* Document text
........
Obama Bashed by G77 Head: Compares Obama Copenhagen Deal to Holocaust
Greenpeace: “Obama may become known as the man who killed Copenhagen”
Head of G77, Sudan’s Di-Aping: Copenhagen climate “solution” same “values” as those who perpetrated Holocaust

After reading the New York Post’s Obama praises a climate flop you almost couldn’t help but feel sorry for what Obama had to endure in his efforts to wrangle up an agreement at the U.N.’s Copenhagen climate conference. A conference which had turned into bedlam in the final days, and the departing “shots” taken at Obama before the vapor trails of the departing jets had faded from the carbon emission leaded skies. You couldn’t help but feel sorry until you realized the cast of characters Obama knew full well he was dealing with. One such character, the corrupt and genocidal head of G77, which Obama was willing to dole out billions in U.S. taxpayer funds to.
The Post article was chock full of parting shots at Obama quotes such as “Obama may become known as “the man who killed Copenhagen,” said Greenpeace US head Phil Radford”, and, “The president has wrecked the UN and he’s wrecked the possibility of a tough plan to control global warming,” said Bill McKibbon of the progressive group 350.org”. By far, the most absolutely over-the-top and utterly insane quote comes from G77 head, Sudan’s Lumumba Stanislaus Di-aping. Insane, in part, due to Di-aping calling the Copenhagen agreement a “solution”, then comparing the “solution” to those whose “solution” caused the Holocaust:
From the Post:
And leaders of poorer nations called the deal a “disaster.”
........
* Collected material

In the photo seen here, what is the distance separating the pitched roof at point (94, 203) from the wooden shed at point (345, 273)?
........
* Brief A
In the article on the Copenhagen climate deal, replace "Copenhagen" with "Geneva" and write out the passage between "Head of G77, Sudan’s" and "taxpayer funds to.", inclusive.
* Brief B
Write the next part of the article on the Copenhagen climate conference, picking up after its final sentence.

* Task result A
Head of G77, Sudan’s Di-Aping: Geneva climate “solution” same “values” as those who perpetrated Holocaust

After reading the New York Post’s Obama praises a climate flop you almost couldn’t help but feel sorry for what Obama had to endure in his efforts to wrangle up an agreement at the U.N.’s Geneva climate conference. A conference which had turned into bedlam in the final days, and the departing “shots” taken at Obama before the vapor trails of the departing jets had faded from the carbon emission leaded skies. You couldn’t help but feel sorry until you realized the cast of characters Obama knew full well he was dealing with. One such character, the corrupt and genocidal head of G77, which Obama was willing to dole out billions in U.S. taxpayer funds to.

* Task result B
In fact, Sudan’s Lumumba Stanislaus Di-aping said the plan “is a solution based on the same very values, in our opinion, that channeled six million people in Europe into furnaces.”
Even more insane, the fact that Di-aping is head of the G77, or the Group of 77, a coalition of developing nations which number 130 countries. The G77 elected Sudan as its standard bearer in 2008 when the world, the U.N., Obama, and Hillary Clinton were fully aware of Sudan’s ongoing genocidal purge of Darfur. In March, 2009, Sudan’s president was indicted for war crimes and crimes against humanity by the International Criminal Court.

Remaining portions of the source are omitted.